Dr. A. V. Ravishankar, Consultant Pediatrician, M. K. Hospital and Kauvery Hospital, Chennai, India an expert from the panel of review paper, said - “Gastroesophageal reflux disease (GERD) is far more common in children with asthma (20–80%) than in the general pediatric population (10 -20%). The association is bidirectional - GERD can trigger or worsen wheezing, cough, and nocturnal attacks and asthma can worsen reflux due to increased abdominal pressure from coughing or bronchodilator-related relaxation of lower esophageal sphincter (LES). Even small amounts of refluxed material reaching the lungs can mimic or worsen asthma.

GERD should be suspected when asthma begins after age 3yrs, symptoms worsen at night, after meals, or when lying down, response to asthma medicines is poor, or when there are associated signs like throat clearing, hoarseness, or recurrent pneumonia.”

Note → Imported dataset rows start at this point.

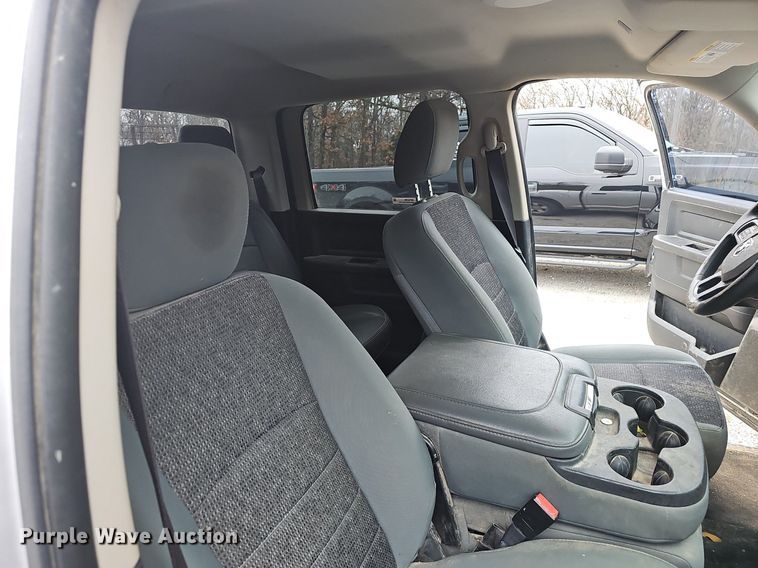 image for item NP9296 2017 Dodge Ram 1500  Crew Cab pickup truck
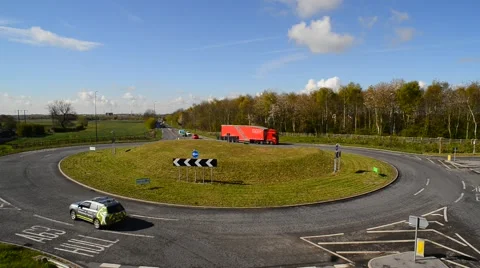 Traffic going round roundabout selby yorkshire united kingdom Stock Footage 62673521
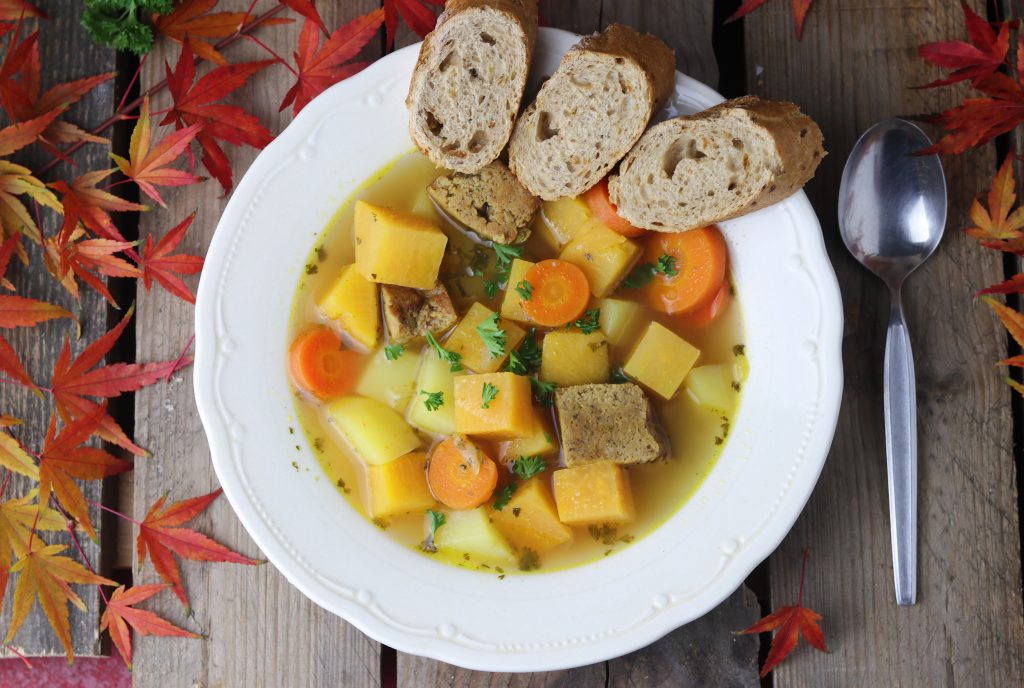 Kohlrübeneintopf mit selbstgemachtem veganen Kassler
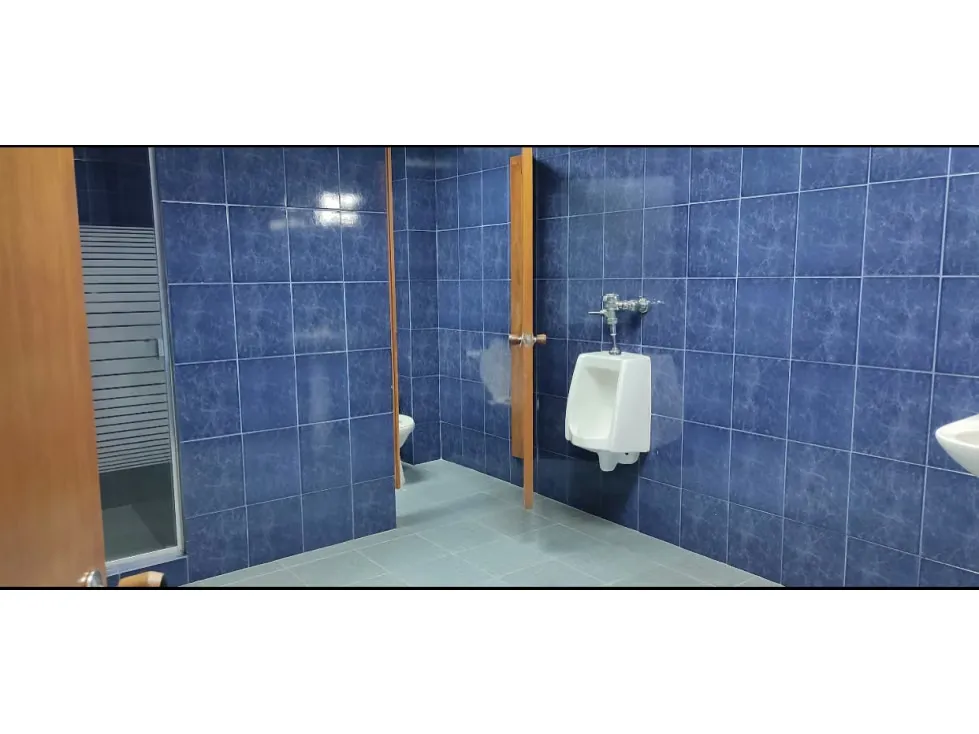 VENTA GALPON CON PISOS COMERCIALES/INDUSTRIALES - 11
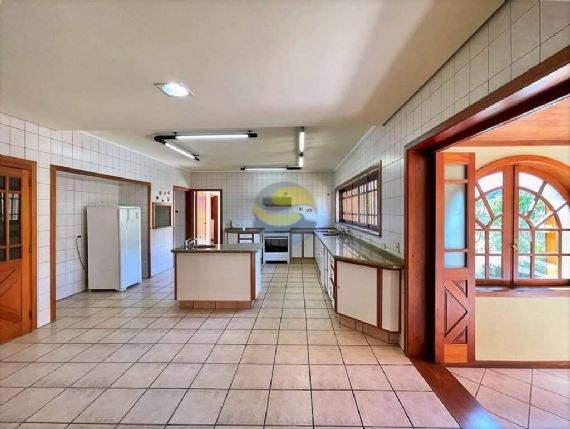 Casa de Condomínio à venda com 4 quartos, 586m² - Foto 26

Challenges in Diagnosing GERD in Children with Asthma

Dr Subhashis Roy, Consultant Pediatrician, Columbia Asia Hospital, Salt Lake Kolkata, another expert from the review paper said, “Diagnosing GERD in children with asthma is challenging because these conditions often coexist, and it is difficult to determine how much GERD contributes to asthma severity. GERD cannot be diagnosed through simple blood or urine tests, and available investigations like multichannel impedance studies are invasive. In practice, diagnosis is often based on symptoms and a trial of PPIs or H2 blockers—if both GERD and asthma symptoms improve, a GERD contribution is suspected. Asthma and GERD frequently go together, and asthma medications such as steroids and bronchodilators can further increase the risk of reflux.”

Indications for ARMs in Children and Preference Between H2RAs and PPIs

Dr Mukesh Sanklecha, Consultant Pediatrician at Bombay Hospital Institute of Medical Sciences, one more panel expert from the review paper said – “In asthma, even though pathophysiology suggests that reflux should worsen asthma and asthma should worsen reflux, the literature is not very robust. Acid-reducing therapy is considered only when the child has clear GERD symptoms, such as recurrent vomiting in infants or heartburn in older children. Treating GERD helps relieve reflux symptoms, but does not reliably improve asthma on its own. However, in difficult or poorly controlled asthma where reflux also exists, a trial of acid suppression may be reasonable to see if asthma control improves. Regarding medication choice, H2RAs act faster, while PPIs provide stronger acid suppression, so either can be used depending on the clinical need. In resistant asthma with coexisting reflux, acid suppression may be added as supportive therapy.”

This study reiterates cautious application, particularly of PPIs, and the targeted use of H2RAs, aiming to promote the safe and effective use of ARMs in children.